__SET TASK 1__:
Please copy from the listing, character for character, the part that opens with the line containing "Return results in" and closes with the line containing "62L175 80L197 91H240L255", including both of those lines.

[BEGIN EXTRACT TO READ]

Self-Regulatory Organizations; Chicago Stock Exchange, Inc.; 
Notice of Filing and Order Granting Accelerated Approval of Proposed 
Rule Change, as Modified By Amendment No. 1 Thereto, Relating to 
Equity-Linked Debt Securities

July 2, 2008.
    Pursuant to Section 19(b)(1) of the Securities Exchange Act of 1934 
(the

[[Page 39750]]

``Act'') \1\ and Rule 19b-4 thereunder,\2\ notice is hereby given that 
on June 20, 2008, the Chicago Stock Exchange, Inc. (``CHX'' or 
``Exchange'') filed with the Securities and Exchange Commission 
(``Commission'') the proposed rule change as described in Items I and 
II below, which Items have been prepared substantially by the Exchange. 
On June 25, 2008, the Exchange submitted Amendment No. 1 to the 
proposed rule change. The Commission is publishing this notice to 
solicit comments on the proposed rule change, as amended, from 
interested persons and is granting accelerated approval to the proposed 
rule change.
---------------------------------------------------------------------------

    \1\ 15 U.S.C. 78s(b)(1).
    \2\ 17 CFR 240.19b-4.
---------------------------------------------------------------------------

I. Self-Regulatory Organization's Statement of the Terms of Substance 
of the Proposed Rule Change

    The Exchange proposes to amend Rule 26 under Article 22 of the CHX 
Rules (``Rule 26'') to clarify that the trading of equity-linked debt 
securities (``ELDS'') is pursuant to Rule 19b-4(e) under the Act.\3\ 
The text of the proposed rule change is available at the Exchange, the 
Commission's Public Reference Room, and https://www.chx.com.
---------------------------------------------------------------------------

    \3\ 17 CFR 240.19b-4(e).
---------------------------------------------------------------------------

II. Self-Regulatory Organization's Statement of the Purpose of, and 
Statutory Basis for, the Proposed Rule Change

    In its filing with the Commission, CHX included statements 
concerning the purpose of, and basis for, the proposed rule change. The 
text of these statements may be examined at the places specified in 
Item III below. CHX has prepared summaries, set forth in Sections A, B, 
and C below, of the most significant aspects of such statements.

A. Self-Regulatory Organization's Statement of the Purpose of, and 
Statutory Basis for, the Proposed Rule Change

1. Purpose
    CHX proposes to amend Rule 26 to clarify that the trading of ELDS 
is pursuant to Rule 19b-4(e) under the Act. Rule 26 currently provides 
for the trading of ELDS whether by listing or pursuant to unlisted 
trading privileges. This rule change would further clarify that the 
trading of ELDS is pursuant to Rule 19b-4(e) under the Act. Through 
this filing, the Exchange would change its rules to reflect this 
clarification.

[END EXTRACT TO READ]
[BEGIN RECORDS PROVIDED]

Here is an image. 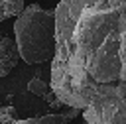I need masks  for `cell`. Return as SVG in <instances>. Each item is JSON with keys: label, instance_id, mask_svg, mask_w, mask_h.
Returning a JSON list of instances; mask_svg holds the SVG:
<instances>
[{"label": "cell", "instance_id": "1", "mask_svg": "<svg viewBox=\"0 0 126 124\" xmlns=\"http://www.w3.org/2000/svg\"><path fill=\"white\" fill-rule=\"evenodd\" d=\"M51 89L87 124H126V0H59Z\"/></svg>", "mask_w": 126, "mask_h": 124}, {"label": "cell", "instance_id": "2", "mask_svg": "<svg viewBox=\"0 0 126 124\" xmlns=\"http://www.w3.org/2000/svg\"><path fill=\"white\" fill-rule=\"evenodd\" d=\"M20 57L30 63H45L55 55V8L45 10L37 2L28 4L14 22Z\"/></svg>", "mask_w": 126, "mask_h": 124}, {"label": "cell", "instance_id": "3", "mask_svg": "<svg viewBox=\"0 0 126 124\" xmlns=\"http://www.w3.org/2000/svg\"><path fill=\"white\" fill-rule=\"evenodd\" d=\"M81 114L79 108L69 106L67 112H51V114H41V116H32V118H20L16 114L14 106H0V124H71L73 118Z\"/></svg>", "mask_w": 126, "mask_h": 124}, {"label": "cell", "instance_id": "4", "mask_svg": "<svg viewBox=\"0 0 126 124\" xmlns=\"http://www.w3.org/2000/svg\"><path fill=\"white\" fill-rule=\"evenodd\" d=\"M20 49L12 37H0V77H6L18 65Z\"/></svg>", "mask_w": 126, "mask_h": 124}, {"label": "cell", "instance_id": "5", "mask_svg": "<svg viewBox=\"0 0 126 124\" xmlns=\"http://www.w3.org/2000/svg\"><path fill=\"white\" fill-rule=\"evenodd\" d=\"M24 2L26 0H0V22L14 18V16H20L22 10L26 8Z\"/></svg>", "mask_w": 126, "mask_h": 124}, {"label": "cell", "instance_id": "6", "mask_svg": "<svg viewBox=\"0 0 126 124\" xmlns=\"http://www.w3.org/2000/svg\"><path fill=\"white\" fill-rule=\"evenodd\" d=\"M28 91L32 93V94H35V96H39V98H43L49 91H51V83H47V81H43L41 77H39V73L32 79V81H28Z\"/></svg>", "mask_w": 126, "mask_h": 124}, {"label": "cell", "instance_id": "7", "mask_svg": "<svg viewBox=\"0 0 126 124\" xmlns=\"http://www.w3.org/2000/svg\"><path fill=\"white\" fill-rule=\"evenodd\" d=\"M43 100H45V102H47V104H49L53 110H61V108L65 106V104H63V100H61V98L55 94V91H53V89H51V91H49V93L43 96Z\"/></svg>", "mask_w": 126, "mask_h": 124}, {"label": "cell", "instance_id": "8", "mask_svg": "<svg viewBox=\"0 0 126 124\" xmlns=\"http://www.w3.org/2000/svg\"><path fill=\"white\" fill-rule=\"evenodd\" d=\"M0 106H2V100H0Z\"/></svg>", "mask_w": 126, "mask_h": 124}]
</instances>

[END RECORDS PROVIDED]
[BEGIN RECORDS PROVIDED]

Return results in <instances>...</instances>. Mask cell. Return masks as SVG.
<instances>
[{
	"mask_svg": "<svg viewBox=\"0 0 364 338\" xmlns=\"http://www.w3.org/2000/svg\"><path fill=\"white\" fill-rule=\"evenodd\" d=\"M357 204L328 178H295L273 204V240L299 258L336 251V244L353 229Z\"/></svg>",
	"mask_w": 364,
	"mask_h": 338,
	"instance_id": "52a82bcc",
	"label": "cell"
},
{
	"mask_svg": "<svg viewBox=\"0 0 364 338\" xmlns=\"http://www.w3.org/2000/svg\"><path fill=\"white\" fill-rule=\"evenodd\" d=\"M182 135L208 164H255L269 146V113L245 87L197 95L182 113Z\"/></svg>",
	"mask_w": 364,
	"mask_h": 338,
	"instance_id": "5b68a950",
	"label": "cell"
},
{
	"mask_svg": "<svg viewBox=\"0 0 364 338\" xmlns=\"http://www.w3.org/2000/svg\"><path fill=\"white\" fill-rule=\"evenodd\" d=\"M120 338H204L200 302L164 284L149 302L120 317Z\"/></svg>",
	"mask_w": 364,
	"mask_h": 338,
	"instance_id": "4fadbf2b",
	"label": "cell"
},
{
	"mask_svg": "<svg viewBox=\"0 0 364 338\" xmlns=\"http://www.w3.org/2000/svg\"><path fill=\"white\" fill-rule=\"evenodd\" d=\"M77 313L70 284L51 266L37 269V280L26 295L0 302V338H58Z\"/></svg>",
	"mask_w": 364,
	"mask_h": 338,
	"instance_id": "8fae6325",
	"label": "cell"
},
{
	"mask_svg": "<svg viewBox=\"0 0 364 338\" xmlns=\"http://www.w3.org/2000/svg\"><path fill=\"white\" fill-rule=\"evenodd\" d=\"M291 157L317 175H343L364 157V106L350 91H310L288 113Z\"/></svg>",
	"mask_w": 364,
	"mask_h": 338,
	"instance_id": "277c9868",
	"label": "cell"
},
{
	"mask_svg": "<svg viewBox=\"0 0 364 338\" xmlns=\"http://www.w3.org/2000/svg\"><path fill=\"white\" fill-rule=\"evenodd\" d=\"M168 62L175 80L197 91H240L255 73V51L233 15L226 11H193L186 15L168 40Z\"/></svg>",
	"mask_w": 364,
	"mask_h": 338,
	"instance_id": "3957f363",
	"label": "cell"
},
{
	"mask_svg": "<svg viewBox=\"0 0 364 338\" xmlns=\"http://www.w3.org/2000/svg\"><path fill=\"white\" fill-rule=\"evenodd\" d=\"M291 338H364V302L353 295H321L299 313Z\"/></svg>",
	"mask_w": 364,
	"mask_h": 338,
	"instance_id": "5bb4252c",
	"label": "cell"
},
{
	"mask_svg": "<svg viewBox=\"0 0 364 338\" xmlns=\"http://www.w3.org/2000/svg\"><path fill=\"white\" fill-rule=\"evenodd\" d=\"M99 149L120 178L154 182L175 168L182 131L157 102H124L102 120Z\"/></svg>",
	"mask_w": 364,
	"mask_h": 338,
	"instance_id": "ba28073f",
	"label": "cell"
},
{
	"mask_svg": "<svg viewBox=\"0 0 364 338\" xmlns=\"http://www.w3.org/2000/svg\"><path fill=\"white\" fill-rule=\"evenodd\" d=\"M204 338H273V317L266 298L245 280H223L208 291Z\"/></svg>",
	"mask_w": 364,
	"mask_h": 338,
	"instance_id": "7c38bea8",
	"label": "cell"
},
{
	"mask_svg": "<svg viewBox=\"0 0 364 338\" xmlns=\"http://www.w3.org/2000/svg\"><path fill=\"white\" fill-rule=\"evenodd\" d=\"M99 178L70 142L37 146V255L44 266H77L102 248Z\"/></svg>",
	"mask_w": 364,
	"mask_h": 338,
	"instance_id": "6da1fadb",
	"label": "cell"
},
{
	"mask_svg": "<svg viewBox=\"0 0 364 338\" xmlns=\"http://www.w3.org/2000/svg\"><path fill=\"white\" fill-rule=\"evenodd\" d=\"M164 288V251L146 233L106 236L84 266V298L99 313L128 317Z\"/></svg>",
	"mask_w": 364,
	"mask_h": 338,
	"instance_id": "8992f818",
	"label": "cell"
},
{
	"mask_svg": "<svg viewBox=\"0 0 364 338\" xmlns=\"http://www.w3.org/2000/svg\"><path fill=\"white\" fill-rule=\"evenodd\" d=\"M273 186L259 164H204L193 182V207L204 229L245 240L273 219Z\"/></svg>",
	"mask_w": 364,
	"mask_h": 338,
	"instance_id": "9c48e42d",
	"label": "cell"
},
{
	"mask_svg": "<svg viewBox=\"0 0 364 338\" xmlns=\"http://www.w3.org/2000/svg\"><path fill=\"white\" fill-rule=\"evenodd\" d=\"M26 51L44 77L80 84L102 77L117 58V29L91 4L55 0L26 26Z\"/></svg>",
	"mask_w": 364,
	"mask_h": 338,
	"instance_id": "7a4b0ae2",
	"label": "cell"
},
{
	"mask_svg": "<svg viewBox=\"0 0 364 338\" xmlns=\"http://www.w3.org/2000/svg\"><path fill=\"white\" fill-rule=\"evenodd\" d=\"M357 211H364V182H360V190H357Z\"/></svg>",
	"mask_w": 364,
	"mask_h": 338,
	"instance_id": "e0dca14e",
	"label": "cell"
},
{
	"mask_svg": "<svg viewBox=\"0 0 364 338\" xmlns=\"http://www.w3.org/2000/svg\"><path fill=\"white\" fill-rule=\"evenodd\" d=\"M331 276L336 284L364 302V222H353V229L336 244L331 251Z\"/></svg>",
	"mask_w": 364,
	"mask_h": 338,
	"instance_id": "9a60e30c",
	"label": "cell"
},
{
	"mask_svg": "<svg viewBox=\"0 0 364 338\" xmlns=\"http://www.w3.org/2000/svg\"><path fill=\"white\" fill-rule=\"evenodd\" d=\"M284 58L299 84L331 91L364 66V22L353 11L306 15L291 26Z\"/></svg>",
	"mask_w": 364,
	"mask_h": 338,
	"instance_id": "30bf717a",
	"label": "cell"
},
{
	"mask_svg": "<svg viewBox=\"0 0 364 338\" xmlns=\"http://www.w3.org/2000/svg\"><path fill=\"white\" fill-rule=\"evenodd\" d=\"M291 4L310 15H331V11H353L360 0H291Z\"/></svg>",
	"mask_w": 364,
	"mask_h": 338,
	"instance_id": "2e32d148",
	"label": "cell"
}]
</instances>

[END RECORDS PROVIDED]
[BEGIN RECORDS PROVIDED]

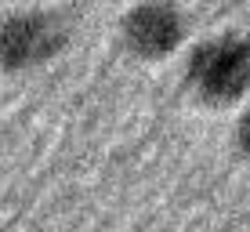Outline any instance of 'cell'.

[END RECORDS PROVIDED]

__SET TASK 2__:
Carry on the notice about the Chicago Stock Exchange rule change on equity-linked debt securities from the point where it stops.

__TASK RESULT 1__:
Return results in <instances>...</instances>. Mask cell. Return masks as SVG.
<instances>
[{
	"mask_svg": "<svg viewBox=\"0 0 364 338\" xmlns=\"http://www.w3.org/2000/svg\"><path fill=\"white\" fill-rule=\"evenodd\" d=\"M357 204L328 178H295L273 204V240L299 258L336 251V244L353 229Z\"/></svg>",
	"mask_w": 364,
	"mask_h": 338,
	"instance_id": "52a82bcc",
	"label": "cell"
},
{
	"mask_svg": "<svg viewBox=\"0 0 364 338\" xmlns=\"http://www.w3.org/2000/svg\"><path fill=\"white\" fill-rule=\"evenodd\" d=\"M182 135L208 164H255L269 146V113L245 87L197 95L182 113Z\"/></svg>",
	"mask_w": 364,
	"mask_h": 338,
	"instance_id": "5b68a950",
	"label": "cell"
},
{
	"mask_svg": "<svg viewBox=\"0 0 364 338\" xmlns=\"http://www.w3.org/2000/svg\"><path fill=\"white\" fill-rule=\"evenodd\" d=\"M120 338H204L200 302L164 284L149 302L120 317Z\"/></svg>",
	"mask_w": 364,
	"mask_h": 338,
	"instance_id": "4fadbf2b",
	"label": "cell"
},
{
	"mask_svg": "<svg viewBox=\"0 0 364 338\" xmlns=\"http://www.w3.org/2000/svg\"><path fill=\"white\" fill-rule=\"evenodd\" d=\"M77 313L70 284L51 266L37 269V280L26 295L0 302V338H58Z\"/></svg>",
	"mask_w": 364,
	"mask_h": 338,
	"instance_id": "8fae6325",
	"label": "cell"
},
{
	"mask_svg": "<svg viewBox=\"0 0 364 338\" xmlns=\"http://www.w3.org/2000/svg\"><path fill=\"white\" fill-rule=\"evenodd\" d=\"M291 157L317 175H343L364 157V106L350 91H310L288 113Z\"/></svg>",
	"mask_w": 364,
	"mask_h": 338,
	"instance_id": "277c9868",
	"label": "cell"
},
{
	"mask_svg": "<svg viewBox=\"0 0 364 338\" xmlns=\"http://www.w3.org/2000/svg\"><path fill=\"white\" fill-rule=\"evenodd\" d=\"M168 62L175 80L197 91H240L255 73V51L233 15L226 11H193L186 15L168 40Z\"/></svg>",

__TASK RESULT 2__:
2. Statutory Basis
    The Exchange believes that the proposed rule change is consistent 
with Section 6(b) of the Act,\4\ in general, and furthers the 
objectives of Section 6(b)(5),\5\ in particular, in that it is designed 
to promote just and equitable principles of trade, to remove 
impediments to and perfect the mechanisms of a free and open market and 
a national market system, and, in general, to protect investors and the 
public interest, by allowing CHX to amend its rules to clarify that the 
listing and trading of ELDS is pursuant to Rule 19b-4(e) under the Act 
and to conform CHX's rules to those of other exchanges.\6\
---------------------------------------------------------------------------

    \4\ 15 U.S.C. 78f(b).
    \5\ 15 U.S.C. 78f(b)(5).
    \6\ See e.g., Chicago Board Options Exchange Rule 31.5(I); 
Paragraph 703.21 of the New York Stock Exchange Listed Company 
Manual; Nasdaq Rule 4420(g); and Philadelphia Stock Exchange Rule 
803(h).
---------------------------------------------------------------------------

B. Self-Regulatory Organization's Statement on Burden on Competition

    The Exchange does not believe that the proposed rule change will 
impose any burden on competition that is not necessary or appropriate 
in furtherance of the purposes of the Act.

C. Self-Regulatory Organization's Statement on Comments on the Proposed 
Rule Change Received From Members, Participants or Others

    No written comments were either solicited or received.

III. Solicitation of Comments

    Interested persons are invited to submit written data, views, and 
arguments concerning the foregoing, including whether the proposed rule 
change is consistent with the Act. Comments may be submitted by any of 
the following methods:

Electronic Comments

     Use the Commission's Internet comment form (https://
www.sec.gov/rules/sro.shtml); or
     Send an e-mail to rule-comments@sec.gov. Please include 
File Number SR-CHX-2008-11 on the subject line.

Paper Comments

     Send paper comments in triplicate to Secretary, Securities 
and Exchange Commission, 100 F Street, NE., Washington, DC 20549-1090.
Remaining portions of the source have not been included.